Way better. And its juvenile tone might actually connect with a young male demo that used to go to the movies, but lately has gone down the rabbit hole of poop-posting (that's my polite translation of the technical term) and meme-spreading. I read about some of them while seeking to understand events in Charlottesville, a search that led me to a Southern Poverty Law Center explainer on the Kekistan flag flown Saturday by a few alt-right marchers. Apparently, it's the facetious symbol of a facetious nation whose ostensible purpose is to troll literal-minded media types. Hilarious, except that the young woman and two state police officers killed in Charlottesville are not facetiously dead. (Nevertheless, somewhere, a giggling dweeb is high-fiving himself.)
This is an online culture I don't pretend to understand, beyond its deliberately slippery relationship with irony, and its net-fueled amplification of the adolescent male's fascination with chaos for its own sake. But in benign terms, these are young people with way too much time on their hands.
I direct their attention to Hitman's Bodyguard, an ultraviolent screwball Odd Couple featuring Ryan Reynolds (he does have a little Felix Unger in him) as the button-down security professional hired to protect a notorious assassin (Samuel L. Jackson) on his way to testify at the Hague against a murderous dictator (Gary Oldman).
Of course, the two are mismatched opposites — white and black, young and old, digital and analog, perfectionist planner and improvisational disrupter, etc. And of course they become buddies. It's an obvious formula, but when the movie sticks to it, it works well enough; Reynolds and Jackson have pretty decent chemistry.

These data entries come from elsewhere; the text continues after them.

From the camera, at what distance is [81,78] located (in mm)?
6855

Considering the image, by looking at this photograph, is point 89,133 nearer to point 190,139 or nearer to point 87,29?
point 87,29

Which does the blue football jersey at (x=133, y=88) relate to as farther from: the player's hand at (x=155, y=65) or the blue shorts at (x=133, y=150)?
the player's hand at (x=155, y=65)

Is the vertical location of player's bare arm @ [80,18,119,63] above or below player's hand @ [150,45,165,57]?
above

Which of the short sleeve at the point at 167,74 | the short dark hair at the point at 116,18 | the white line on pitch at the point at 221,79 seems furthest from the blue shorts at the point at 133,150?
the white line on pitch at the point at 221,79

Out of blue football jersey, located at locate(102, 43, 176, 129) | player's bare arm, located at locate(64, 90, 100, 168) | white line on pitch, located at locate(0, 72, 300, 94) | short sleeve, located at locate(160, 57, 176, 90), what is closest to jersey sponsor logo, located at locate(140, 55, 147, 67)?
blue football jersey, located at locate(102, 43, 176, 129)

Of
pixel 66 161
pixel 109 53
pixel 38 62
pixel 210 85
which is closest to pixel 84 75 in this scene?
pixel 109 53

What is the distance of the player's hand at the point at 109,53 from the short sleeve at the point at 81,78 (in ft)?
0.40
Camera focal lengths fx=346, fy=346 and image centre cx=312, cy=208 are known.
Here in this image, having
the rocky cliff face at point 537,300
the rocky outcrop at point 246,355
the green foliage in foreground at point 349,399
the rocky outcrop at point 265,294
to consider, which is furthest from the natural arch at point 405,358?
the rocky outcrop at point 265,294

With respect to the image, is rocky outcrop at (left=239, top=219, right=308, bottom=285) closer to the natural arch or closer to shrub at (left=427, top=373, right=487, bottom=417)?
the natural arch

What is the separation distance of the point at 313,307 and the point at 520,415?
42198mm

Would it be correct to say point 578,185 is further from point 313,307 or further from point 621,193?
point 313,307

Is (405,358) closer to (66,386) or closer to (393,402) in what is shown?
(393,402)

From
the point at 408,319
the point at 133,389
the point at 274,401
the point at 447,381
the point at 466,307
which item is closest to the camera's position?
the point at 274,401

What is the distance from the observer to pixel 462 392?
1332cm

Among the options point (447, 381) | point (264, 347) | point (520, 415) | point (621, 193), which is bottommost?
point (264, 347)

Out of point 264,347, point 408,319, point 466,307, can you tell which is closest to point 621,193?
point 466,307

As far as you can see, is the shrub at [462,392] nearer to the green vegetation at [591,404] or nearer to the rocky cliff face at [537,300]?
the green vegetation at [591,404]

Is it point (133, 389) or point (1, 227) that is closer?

As for Patrick Hughes' direction, it's every bit as good as it was in The Expendables 3. Sometimes, he forgets he's making a comedy, and the whimsical slaughter of the movie's massively long roster of henchmen can turn heavy-handed and rather ugly.
The highlight is Reynolds' facing off with the baddest of the bad in a hardware store, using the tools available to him (though I still prefer the Denzel Washington/Antoine Fuqua original, seen in The Equalizer).
Also, you can't go to this movie if you have a low tolerance for the F-word and its many variations. Jackson is an acknowledged maestro, but it's actually Salma Hayek who makes the biggest effing impression in this regard — she's cast as Jackson's imprisoned ex-wife, pretty and petite, yet improbably the baddest con in the joint.
At one point, Reynolds and Jackson join hands and arise from the table of brotherhood to perforate a neo-fascist's forehead with a nail gun. The crowd goes wild. Will it play in Kekistan? Surely. They're known, after all, for their sense of humor.